A single Nifty stock looks like a line on a chart. Eight of them look like a tangle. But a quant does not see eight tangled lines - a quant sees a cloud of points in eight-dimensional space, and the whole craft of portfolio risk is learning to look at that cloud from the right angle. Linear algebra is the machinery that rotates the cloud until its hidden structure jumps out. When we do that to a basket of Indian large-caps, something striking falls out: most of what looks like eight separate stocks is really one shared force moving them together. That force has a name - the market factor - and in this chapter we extract it with nothing more than a covariance matrix and its eigenvectors.

A portfolio is a vector, a universe is a matrix

Start with the two objects every risk model is built from. A vector is just an ordered list of numbers. Your portfolio weights are a vector: hold 30% RELIANCE, 25% HDFCBANK, 20% INFY and the rest in cash, and that is the vector w = [0.30, 0.25, 0.20, ...]. A single day's returns across the universe is also a vector. Stack many such daily-return vectors on top of each other, one row per trading day and one column per stock, and you have a matrix - the returns matrix R. For eight stocks over a year of trading, R is roughly 334 by 8.

Almost every quantity you care about is a product of these. Your portfolio's return on a given day is the dot product of the weight vector and that day's return vector: multiply element by element and sum. The dot product is the workhorse of quant finance - a weighted basket, a factor exposure, a signal score, are all dot products. Matrix multiplication is just many dot products stacked, which is why a one-line R @ w can price an entire portfolio's daily path at once.

Key idea

A portfolio is a vector of weights, a universe of returns is a matrix, and a portfolio's return is the dot product of the two. Once you see finance this way, the heavy lifting moves from loops to linear algebra - faster, cleaner, and far closer to how risk actually behaves.

The covariance matrix: risk in one object

A single stock's risk is its variance - the average squared deviation of its returns from their mean, the square of volatility. But a portfolio is not a bag of independent risks. RELIANCE and LT tend to fall together on a bad day, so their risks add up rather than cancel. To capture that, we need covariance: a number that is positive when two stocks move the same way, negative when they move opposite, and near zero when they are unrelated.

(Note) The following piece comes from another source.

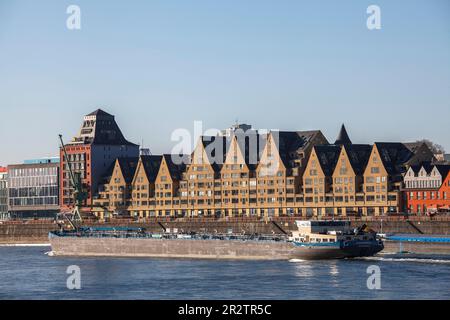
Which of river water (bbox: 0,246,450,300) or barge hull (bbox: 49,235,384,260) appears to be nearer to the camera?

Divide covariance by the two volatilities and you get the familiar correlation, bounded between minus one and one.

Collect the covariance of every pair into a grid and you have the covariance matrix C. For eight stocks it is 8 by 8: the diagonal holds each stock's own variance, and the off-diagonal entries hold every pairwise covariance. This one object is the beating heart of every classical risk model. Portfolio variance is the compact quadratic form w' C w - sandwich the covariance matrix between your weight vector on both sides and out comes a single number, the variance of the whole book. Mean-variance optimisation, risk parity, the global minimum-variance portfolio, factor risk decomposition - all of them are just different questions asked of C.

Note

The covariance matrix must be symmetric (the covariance of A with B equals B with A) and positive semi-definite (no portfolio can have negative variance). When you estimate it from short, noisy return samples those properties can wobble, which is why real desks shrink or regularise the estimate before trusting it. We meet that problem again when we build portfolios in Module H.

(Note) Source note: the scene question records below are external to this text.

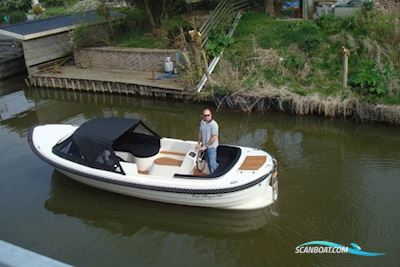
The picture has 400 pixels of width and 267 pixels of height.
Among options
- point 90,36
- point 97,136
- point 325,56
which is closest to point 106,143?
point 97,136

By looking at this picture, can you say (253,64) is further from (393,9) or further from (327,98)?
(393,9)

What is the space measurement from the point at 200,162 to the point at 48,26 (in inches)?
604

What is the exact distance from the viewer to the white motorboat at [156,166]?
8.62 meters

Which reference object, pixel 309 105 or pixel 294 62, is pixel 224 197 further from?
pixel 294 62

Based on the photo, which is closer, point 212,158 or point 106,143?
point 212,158

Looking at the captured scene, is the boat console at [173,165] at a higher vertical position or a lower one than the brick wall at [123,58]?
lower

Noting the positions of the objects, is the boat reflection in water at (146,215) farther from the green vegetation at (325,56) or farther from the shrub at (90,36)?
the shrub at (90,36)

Eigenvectors: the natural axes of risk

Here is the pivot. A symmetric matrix like C has a set of special directions called eigenvectors, each with a number attached called an eigenvalue. An eigenvector is a direction in stock-space that the matrix merely stretches without rotating; its eigenvalue is how much it stretches. For a covariance matrix this has a gorgeous meaning: the eigenvectors are the uncorrelated axes of risk, and each eigenvalue is the variance along that axis. The cloud of daily returns is shaped like a stretched, tilted ellipsoid, and the eigenvectors are simply its principal axes - the long axis, then the next-longest perpendicular to it, and so on.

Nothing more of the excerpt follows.